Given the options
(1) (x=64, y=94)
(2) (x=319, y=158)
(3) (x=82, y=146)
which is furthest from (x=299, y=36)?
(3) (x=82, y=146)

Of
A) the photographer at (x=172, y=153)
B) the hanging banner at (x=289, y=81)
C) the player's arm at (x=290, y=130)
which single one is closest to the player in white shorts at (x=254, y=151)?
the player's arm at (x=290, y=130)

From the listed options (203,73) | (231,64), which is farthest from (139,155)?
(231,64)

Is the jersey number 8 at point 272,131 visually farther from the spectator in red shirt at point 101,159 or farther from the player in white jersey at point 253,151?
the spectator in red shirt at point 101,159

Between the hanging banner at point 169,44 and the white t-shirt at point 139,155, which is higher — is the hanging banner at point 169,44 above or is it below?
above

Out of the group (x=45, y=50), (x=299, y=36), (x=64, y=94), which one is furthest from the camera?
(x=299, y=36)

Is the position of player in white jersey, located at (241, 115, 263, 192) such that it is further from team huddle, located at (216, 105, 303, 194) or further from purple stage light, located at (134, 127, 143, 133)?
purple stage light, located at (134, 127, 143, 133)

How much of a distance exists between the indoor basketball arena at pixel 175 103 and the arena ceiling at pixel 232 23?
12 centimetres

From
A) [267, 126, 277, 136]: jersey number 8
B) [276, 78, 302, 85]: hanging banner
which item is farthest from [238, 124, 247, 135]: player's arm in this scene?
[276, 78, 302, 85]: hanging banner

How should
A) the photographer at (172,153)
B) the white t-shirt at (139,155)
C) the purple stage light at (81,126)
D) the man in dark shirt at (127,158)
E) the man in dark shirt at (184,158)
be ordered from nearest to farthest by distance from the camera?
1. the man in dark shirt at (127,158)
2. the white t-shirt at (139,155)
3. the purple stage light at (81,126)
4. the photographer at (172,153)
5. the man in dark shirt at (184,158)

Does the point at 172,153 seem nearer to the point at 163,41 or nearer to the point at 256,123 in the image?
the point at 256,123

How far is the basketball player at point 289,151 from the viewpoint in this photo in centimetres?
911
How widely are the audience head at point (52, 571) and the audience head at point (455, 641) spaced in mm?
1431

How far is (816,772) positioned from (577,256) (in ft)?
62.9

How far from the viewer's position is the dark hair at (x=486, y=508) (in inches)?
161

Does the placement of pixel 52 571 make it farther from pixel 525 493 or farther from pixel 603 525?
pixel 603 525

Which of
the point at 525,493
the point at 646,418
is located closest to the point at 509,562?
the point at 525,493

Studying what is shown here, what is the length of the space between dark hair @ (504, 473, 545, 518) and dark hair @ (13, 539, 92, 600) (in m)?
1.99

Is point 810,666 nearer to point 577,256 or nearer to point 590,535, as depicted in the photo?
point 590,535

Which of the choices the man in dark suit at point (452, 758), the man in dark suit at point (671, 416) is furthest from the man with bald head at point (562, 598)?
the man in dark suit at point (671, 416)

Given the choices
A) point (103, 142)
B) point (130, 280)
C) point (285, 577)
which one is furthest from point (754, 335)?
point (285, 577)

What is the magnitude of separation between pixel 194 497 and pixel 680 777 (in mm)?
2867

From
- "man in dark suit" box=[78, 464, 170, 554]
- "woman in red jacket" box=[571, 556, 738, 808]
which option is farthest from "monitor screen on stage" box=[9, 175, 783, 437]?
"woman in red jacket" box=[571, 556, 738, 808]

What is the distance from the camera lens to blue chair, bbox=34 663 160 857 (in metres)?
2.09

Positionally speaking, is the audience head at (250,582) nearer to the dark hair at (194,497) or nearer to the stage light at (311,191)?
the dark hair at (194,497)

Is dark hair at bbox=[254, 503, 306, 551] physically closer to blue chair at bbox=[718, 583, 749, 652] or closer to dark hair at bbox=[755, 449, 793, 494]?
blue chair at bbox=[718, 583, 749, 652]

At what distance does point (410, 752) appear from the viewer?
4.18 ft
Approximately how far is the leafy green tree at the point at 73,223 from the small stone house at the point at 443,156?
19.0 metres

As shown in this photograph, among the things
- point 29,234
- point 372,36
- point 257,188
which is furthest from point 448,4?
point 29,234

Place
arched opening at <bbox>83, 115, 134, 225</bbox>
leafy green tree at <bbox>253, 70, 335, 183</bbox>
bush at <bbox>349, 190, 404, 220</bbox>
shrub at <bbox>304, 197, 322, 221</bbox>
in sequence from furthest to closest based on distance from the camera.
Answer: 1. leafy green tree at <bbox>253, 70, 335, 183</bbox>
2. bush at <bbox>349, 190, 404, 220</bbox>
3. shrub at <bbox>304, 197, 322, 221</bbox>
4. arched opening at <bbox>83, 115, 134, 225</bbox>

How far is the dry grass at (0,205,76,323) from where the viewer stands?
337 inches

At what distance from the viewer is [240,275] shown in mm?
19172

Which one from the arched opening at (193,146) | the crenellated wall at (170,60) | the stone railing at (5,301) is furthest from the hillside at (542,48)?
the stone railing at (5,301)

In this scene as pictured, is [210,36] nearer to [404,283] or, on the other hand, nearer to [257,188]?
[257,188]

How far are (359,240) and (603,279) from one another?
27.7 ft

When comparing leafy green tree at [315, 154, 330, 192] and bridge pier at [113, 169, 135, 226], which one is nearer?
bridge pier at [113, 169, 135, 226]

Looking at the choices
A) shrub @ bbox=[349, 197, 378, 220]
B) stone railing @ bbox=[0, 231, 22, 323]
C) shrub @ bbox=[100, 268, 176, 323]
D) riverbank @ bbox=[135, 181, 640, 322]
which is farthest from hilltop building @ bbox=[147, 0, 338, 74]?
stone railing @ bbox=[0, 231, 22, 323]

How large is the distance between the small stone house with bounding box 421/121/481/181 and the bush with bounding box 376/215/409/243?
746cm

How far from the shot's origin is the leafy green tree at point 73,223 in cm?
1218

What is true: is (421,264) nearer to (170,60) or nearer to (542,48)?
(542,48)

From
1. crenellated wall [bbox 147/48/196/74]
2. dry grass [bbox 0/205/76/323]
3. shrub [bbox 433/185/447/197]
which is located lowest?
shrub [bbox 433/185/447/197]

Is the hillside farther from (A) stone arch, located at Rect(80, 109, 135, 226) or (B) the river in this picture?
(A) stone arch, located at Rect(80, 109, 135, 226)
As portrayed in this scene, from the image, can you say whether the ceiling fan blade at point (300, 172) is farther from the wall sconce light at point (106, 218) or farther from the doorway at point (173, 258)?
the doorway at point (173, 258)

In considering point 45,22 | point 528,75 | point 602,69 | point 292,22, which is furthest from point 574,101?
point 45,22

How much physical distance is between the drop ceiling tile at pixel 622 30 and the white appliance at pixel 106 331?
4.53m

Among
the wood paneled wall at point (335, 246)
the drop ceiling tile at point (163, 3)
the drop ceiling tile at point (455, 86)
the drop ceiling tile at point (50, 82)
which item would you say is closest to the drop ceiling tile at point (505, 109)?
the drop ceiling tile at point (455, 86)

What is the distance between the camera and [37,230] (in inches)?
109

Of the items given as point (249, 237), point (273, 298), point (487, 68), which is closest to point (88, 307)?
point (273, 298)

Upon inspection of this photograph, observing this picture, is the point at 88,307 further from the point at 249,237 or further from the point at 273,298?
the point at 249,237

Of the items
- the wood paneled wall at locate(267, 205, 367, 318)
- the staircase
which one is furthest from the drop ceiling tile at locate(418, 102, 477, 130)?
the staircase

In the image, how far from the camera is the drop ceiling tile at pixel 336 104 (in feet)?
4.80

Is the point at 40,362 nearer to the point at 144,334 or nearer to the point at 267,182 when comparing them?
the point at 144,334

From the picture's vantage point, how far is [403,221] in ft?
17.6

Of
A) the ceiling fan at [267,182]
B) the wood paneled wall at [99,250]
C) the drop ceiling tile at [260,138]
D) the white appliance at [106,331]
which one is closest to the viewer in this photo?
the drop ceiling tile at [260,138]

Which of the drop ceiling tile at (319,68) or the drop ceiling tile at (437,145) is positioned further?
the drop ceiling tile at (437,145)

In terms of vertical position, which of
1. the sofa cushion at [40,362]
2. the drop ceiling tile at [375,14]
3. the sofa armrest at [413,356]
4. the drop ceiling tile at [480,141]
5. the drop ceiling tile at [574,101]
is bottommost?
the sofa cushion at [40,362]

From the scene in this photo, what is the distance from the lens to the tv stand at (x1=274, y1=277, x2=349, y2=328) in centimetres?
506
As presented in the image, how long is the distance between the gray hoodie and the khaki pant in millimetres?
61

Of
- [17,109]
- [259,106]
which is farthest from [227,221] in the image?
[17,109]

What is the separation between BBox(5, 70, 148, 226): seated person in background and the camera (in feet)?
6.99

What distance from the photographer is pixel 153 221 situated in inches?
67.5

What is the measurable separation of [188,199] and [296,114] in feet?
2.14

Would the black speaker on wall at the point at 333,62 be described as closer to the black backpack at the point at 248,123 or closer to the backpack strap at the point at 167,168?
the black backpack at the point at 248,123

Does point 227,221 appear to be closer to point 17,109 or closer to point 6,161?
☆ ☆ ☆
_Stated task_.
Reproduce the lines above exactly, from the line with "Is the position" to the line with "12 centimetres", including both of those lines.

_Answer for the task_.
Is the position of player in white jersey, located at (241, 115, 263, 192) such that it is further from team huddle, located at (216, 105, 303, 194) or further from purple stage light, located at (134, 127, 143, 133)?
purple stage light, located at (134, 127, 143, 133)

How much of a distance exists between the indoor basketball arena at pixel 175 103 and the arena ceiling at pixel 232 23?
12 centimetres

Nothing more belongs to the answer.